Abbas to visit Saudi Arabia amid differences over US Jerusalem recognition

After the announcement, the group met Crown Prince Mohammed bin Salman.

Saudi Arabia's King Salman bin Abdulaziz Al Saud walks with Palestinian President Mahmoud Abbas during a reception ceremony in Riyadh in 2015. (photo credit: REUTERS/FAISAL AL NASSER)
Saudi Arabia's King Salman bin Abdulaziz Al Saud walks with Palestinian President Mahmoud Abbas during a reception ceremony in Riyadh in 2015.
(photo credit: REUTERS/FAISAL AL NASSER)
Palestinian President Mahmoud Abbas will travel to Riyadh Tuesday to discuss the US recognition of Jerusalem as Israel's capital with King Salman and Crown Prince Mohammed bin Salman, the Palestinian ambassador to Saudi Arabia, Bassam al-Agha said Monday.
Al-Agha told the Voice of Palestine that the trip reflects "ongoing coordination" between Abbas and the Saudi monarch. But it comes amid Palestinian wariness over what is viewed in Ramallah as a weak Saudi response to Trump's move, which upended seven decades of US policy on Jerusalem and elicited protests and denunciations from Tunisia to Indonesia.
Immediately after Trump's announcement, the Saudi royal court condemned it as being "unjustified" and "irresponsible" but not much has been heard from Riyadh since then. The Saudis failed to send a high level representative to the emergency Islamic Conference Organization summit in Istanbul last week that was chaired by Turkish President Recep Tayyip Erdogan and attended by Abbas and Jordan's King Abdullah.

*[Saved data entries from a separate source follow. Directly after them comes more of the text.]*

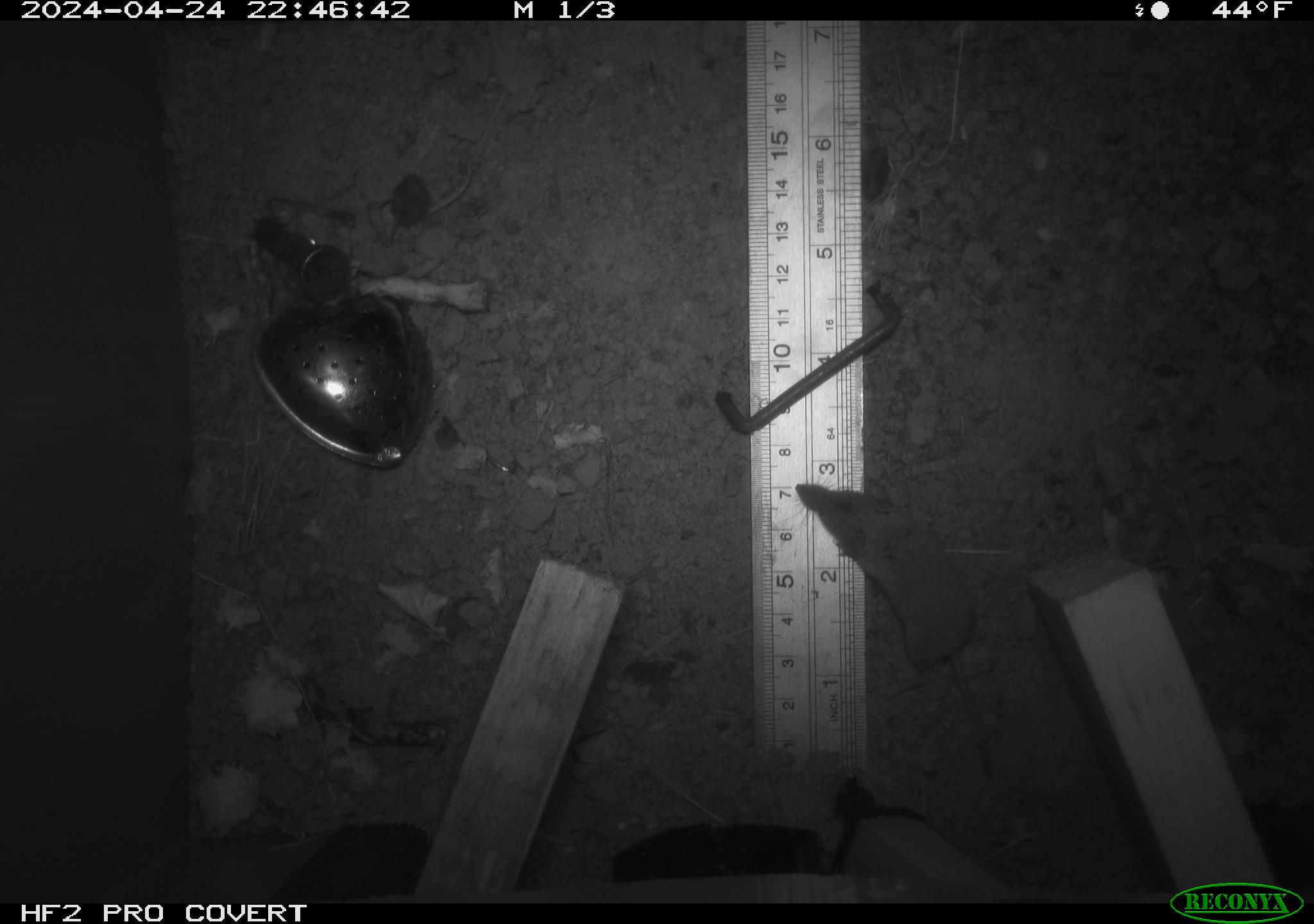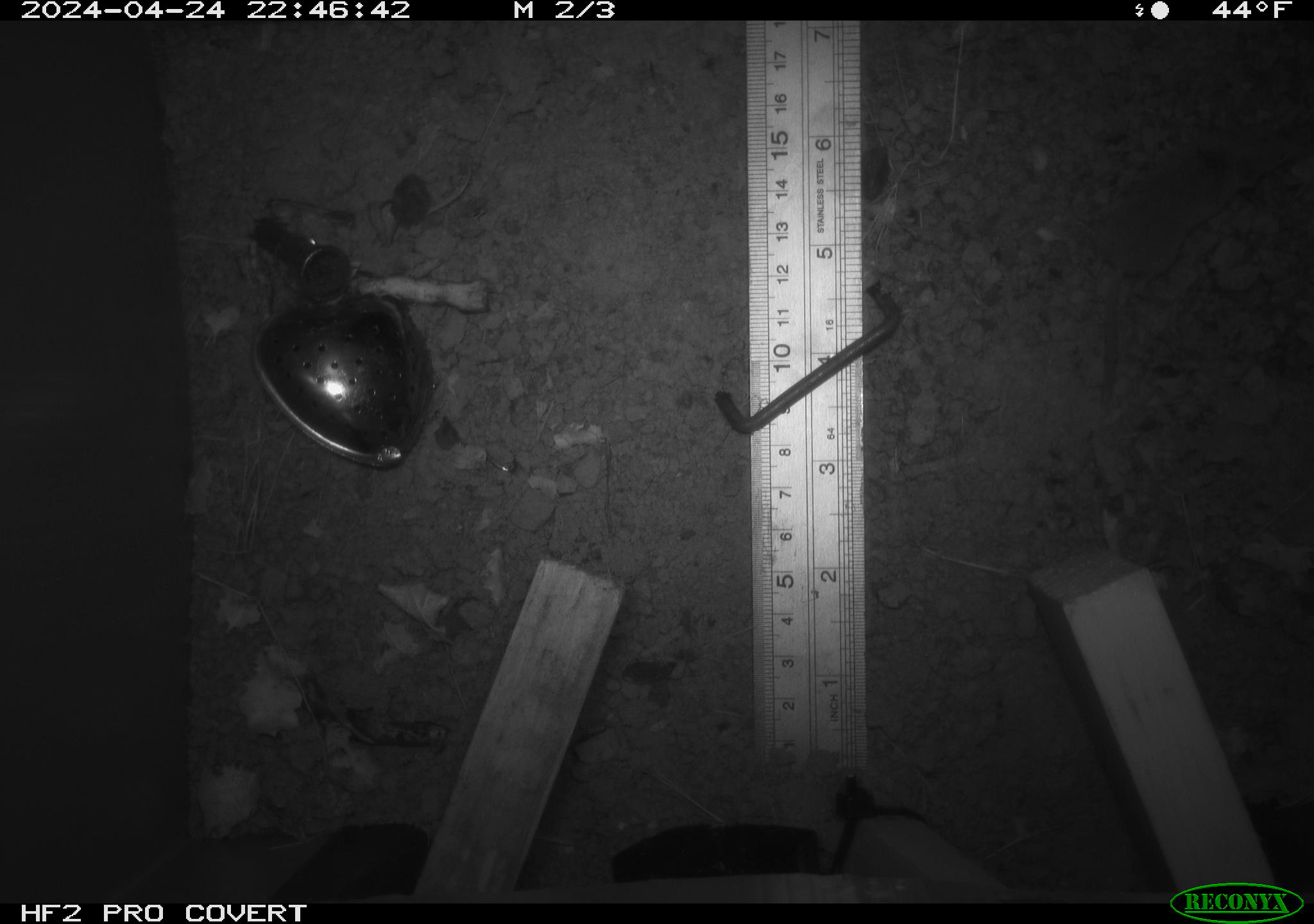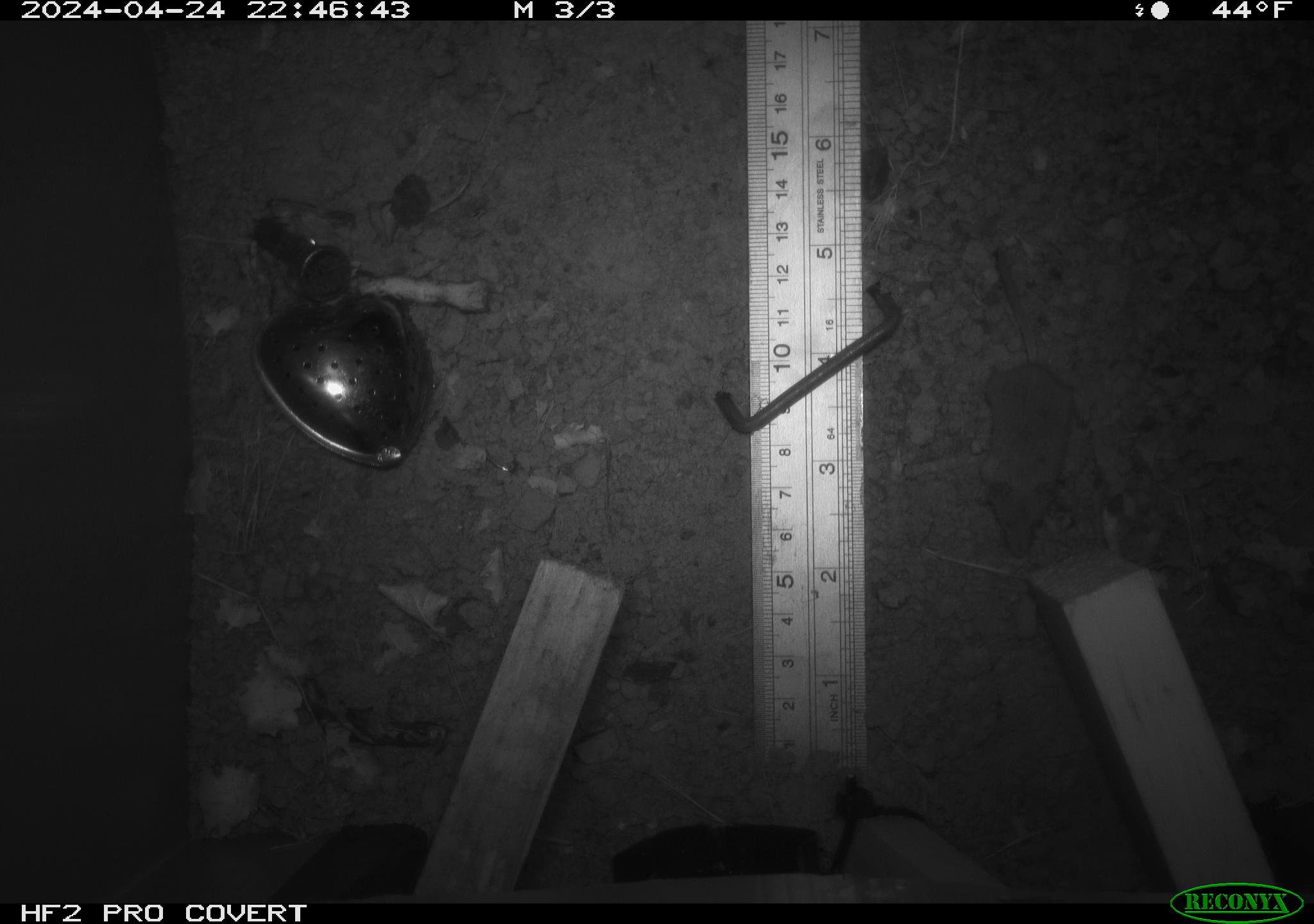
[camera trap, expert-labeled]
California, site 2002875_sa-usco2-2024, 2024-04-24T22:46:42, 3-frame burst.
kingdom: Animalia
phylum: Chordata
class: Mammalia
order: Eulipotyphla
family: Soricidae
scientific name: Soricidae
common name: shrews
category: soricidae family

Meanwhile, senior Palestinian leaders were due to weigh up alternatives for formulating a new strategy for dealing with Israel, the US and the international community at a meeting in Ramallah Monday night. The leaders, including the PLO executive committee, the Fatah Central Committee, Prime Minister Rami Hamdallah and ministers and security chiefs were expected to stress that the US has forfeited its role as a mediator and to discuss abrogation of the 1993 Oslo Agreement although analysts thought it unlikely such a step would actually be taken. More likely, they said, would be a decision to use the International Criminal Court to pursue cases against Israelis, for alleged war crimes and over settlement construction which most of the international community views as illegal.
Hamdallah said in advance of the meeting that the US move "will never give any legitimacy to Israel in Jerusalem or on any inch of our land and can never change the identity, nature and history of Jerusalem which is a Palestinian Arab Islamic Christian city and the eternal capital of the Palestinian state. There cannot be a Palestinian state without Jerusalem being its capital and without that there can never be peace in the region or the entire world." The sense of a muted Saudi reaction to the US move was shared by Robert Satloff, executive director of the Washington Institute for Near East Policy, who led a delegation of the institute to Riyadh that coincided with Trump's announcement. The group met three Saudi ministers and the secretary-general of the Muslim World League on the eve of Trump's announcement, Satloff wrote in Foreign Policy. No one mentioned Jerusalem.
After the announcement, the group met Crown Prince Mohammed bin Salman. "If we hadn't asked him directly about Trump's announcement, it may never have come up," Satloff wrote. "He certainly didn't come to the meeting to vent." When the group asked the crown prince about Trump's move "he limited himself to a single word of disappointment about the president's decision-literally-and then quickly turned to where Riyadh and Washington could work together to limit the fallout and restore hope to the Israeli-Palestinian peace process."
Regarding Israel, the crown prince "struck an unusually positive note", speaking about "the promising future that awaited Saudi-Israeli relations once peace was reached and operationally he committed himself to bringing that about." Mkhaimar Abusada, a political scientist at Al Azhar University in Gaza, said the muted Saudi reaction to Trump, which has been accompanied by statements by Saudi political analysts advocating normalization with Israel, reflects a desire to avoid friction with the US. "They are waging war on Yemen, they have a bad relationship with Qatar, they are going into more than a cold war with Iran. They would like to keep the US on their side on all these issues. Maybe that's why they are refraining from speaking about Jerusalem. They don't want to provoke Trump. They need his backing." Despite Saudi indifference over Jerusalem, Abbas does not want to lose Saudi political and financial support, Abusada says.
It will be Abbas's second visit to Riyadh within a month. Al-Agha, the Palestinian ambassador to Saudi Arabia, denied that Abbas had come under pressure to make concessions to Israel during the first visit, saying such reports had no basis in truth and aimed to undermine Saudi-Palestinian relations.